En fait, comme les révolutionnaires de 1789 à 1794, les communistes se réfèrent en fait pour la vie quotidienne à une morale élémentaire, naturelle ou universelle mais acceptable par tous, et ne
sont pas obligés de prendre position sur les limites conflictuelles de cette morale, sur les cas difficile (comme l'euthanasie par exemple). De plus, comme l'opportunisme cynique est aussi une
morale, les communistes sont sur le rapport de la morale des gens tout à fait ordinnaires. Mais chacun sait que la morale ordinnaire n'a pas court dans la politique, ou alors seulement sous la
forme de l'hypocrisie. La victoire du parti communiste (au sens historique du terme et non au sens administratif) est un but supérieur aux normes de moralité. Mais le mépris cynique de ces normes
est en fait néfaste à la réussite de cette tâche historique. Il est donc de l'intérêt historique des communistes de respecter les conventions génralement acceptée que sont les "droits de
l'homme", mais n'acassaire aussi d'en exclure les agents historiques du maintien de capitalisme au delà de son stade de maturité historique.

GQ 10/02/2014 21:28


Pour répondre à une question : pourquoi "par delà le bien et lemal"?


Parce que , d'abord, les communistes ne reconnaissent pas la morale bourgeoise, ils lui en substituent une nouvelle. Lorsque l'on fonde une nouvelle morale, on n'est justiciable d'aucune.
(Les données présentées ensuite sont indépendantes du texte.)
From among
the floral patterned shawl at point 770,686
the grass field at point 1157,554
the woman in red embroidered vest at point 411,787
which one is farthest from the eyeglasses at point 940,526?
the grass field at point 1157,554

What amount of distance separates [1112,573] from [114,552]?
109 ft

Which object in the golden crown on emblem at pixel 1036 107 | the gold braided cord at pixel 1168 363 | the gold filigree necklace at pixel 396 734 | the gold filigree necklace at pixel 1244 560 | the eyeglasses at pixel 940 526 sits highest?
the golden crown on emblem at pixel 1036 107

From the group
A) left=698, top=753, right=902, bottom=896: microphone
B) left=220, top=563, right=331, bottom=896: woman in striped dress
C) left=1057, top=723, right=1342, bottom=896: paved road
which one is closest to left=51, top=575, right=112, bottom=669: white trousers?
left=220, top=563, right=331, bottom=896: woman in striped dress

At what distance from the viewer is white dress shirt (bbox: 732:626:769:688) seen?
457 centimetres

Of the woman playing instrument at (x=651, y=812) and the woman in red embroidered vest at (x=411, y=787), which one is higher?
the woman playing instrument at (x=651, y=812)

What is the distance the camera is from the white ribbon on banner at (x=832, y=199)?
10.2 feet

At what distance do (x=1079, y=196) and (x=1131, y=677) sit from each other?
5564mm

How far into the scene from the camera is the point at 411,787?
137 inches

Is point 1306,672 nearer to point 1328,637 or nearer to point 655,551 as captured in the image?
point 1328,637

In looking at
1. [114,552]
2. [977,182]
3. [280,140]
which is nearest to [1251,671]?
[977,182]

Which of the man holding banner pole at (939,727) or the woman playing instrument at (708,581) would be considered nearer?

Ensuite, le communisme reste fondamentalement un projet de l'ordre de la science, donc du réel et du rationnel, et non un jugement condamnant le réel au nom d'un monde meilleur, qui n'existe pas.


 

GQ 07/02/2014 20:14


Cette page, qui a été aussi publiée dans le Numéro 1 de "Unir les communistes" reçoit de plus en plus de visiteurs, et à mon avis ce suscès pour cette simple tentative de définition montre qu'il
y a tout un travail d'éducation populaire à faire, et que le public ne demande que ça. A condition de le prendre là où il est, c'est à dire bien loin malheureusement du monde des militants.